When given this choice, a significant majority of the dictators are altruistic: although they can do whatever they want, they will give 20 percent or more of their money to Player B, if the dictator and Player B are anonymous with respect to each other but the dictator is not anonymous with respect to the experimenter. That is, if Player A and Player B do not know each other, but Player A (the dictator) knows that the experimenter knows what Player A chooses, then the dictator will give 20 percent or more of her money to Player B.
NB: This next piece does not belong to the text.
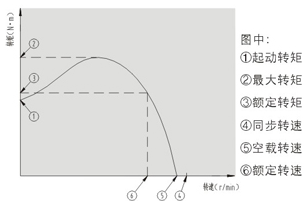 1481161530479877.png image.png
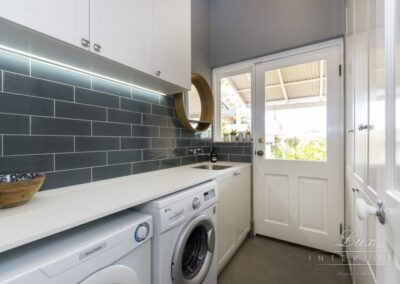 East Fremantle WC Laundry1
However, those statistics are reversed if the dictator has complete anonymity from both Player B and the experimenter. If the dictator knows that even the experimenter is in the dark—in other words there is complete anonymity—then over 60 percent of the dictators keep everything for themselves and give no money to Player B. If the dictator knows that the experimenter is watching (but Player B is in the dark), the dictator is much more likely to give money to Player B. If the dictator knows that no one is watching, the dictator becomes less altruistic.
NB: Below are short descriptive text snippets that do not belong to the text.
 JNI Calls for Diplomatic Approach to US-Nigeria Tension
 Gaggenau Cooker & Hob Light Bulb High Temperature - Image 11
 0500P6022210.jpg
When we think that someone is watching us in particular and looking at us—when we are not anonymous—we behave better and are more likely to be altruistic. Yet, even when there is complete anonymity, nearly 40 percent of the dictators give some money away to the complete stranger. The dictator also gives away even more money if the dictator thinks that Player B is an established charity instead of an anonymous passerby.
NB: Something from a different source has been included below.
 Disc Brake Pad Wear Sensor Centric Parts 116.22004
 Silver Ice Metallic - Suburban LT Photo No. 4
Dr. Milgram conducted another experiment that is not nearly as well known as his electric shock experiment. This subway experiment offers additional reasons for optimism. His students boarded a crowded New York subway and asked someone already sitting down for his or her seat. About 68 percent of the people, if asked directly for a seat, got up and surrendered the seat. In New York City!
In one instance, for example, a male student asked an elderly female for her seat. The woman said that she would not give up her seat. Then, a man sitting next to the woman on the subway apparently felt bad by her rejection and so he offered the male student his seat. In a variation of the experiment, the experimenter asked for the seat but gave a lame excuse: he or she would hold up a paperback book and said, “Excuse me. May I have your seat? I can’t read my book standing up.” With this version, the percentage who gave up the seat dropped to 38 percent, still a respectable percentage for hardened New Yorkers.
When the stranger singles us out, personally talks to us, and asks us for our seat, we are not anonymous as to him. If someone takes charge and says, “May I have your seat on this subway,” then we are more likely to give up our seat. Someone is looking at us and we are not anonymous. We might assume the questioner may be sick because we do not think that people will just tell a lie out of the blue. By the way, the students in this experiment did not like to ask for a seat; they thought that it was unethical because their question falsely suggested that they were sick. If the questioner does look sick but does not ask us for a seat, we less likely to be altruistic because no one singles us out to ask for help. Then, we are just one of many anonymous people in the subway, and anonymity tends to bring out the darker side of our nature.
Perhaps the evil Mr. Edward Hyde is inside of all of us, but we can also find the good Dr. Henry Jekyll. If there were no Dr. Jekyll, there would never be any anonymous gifts to charity, but there are.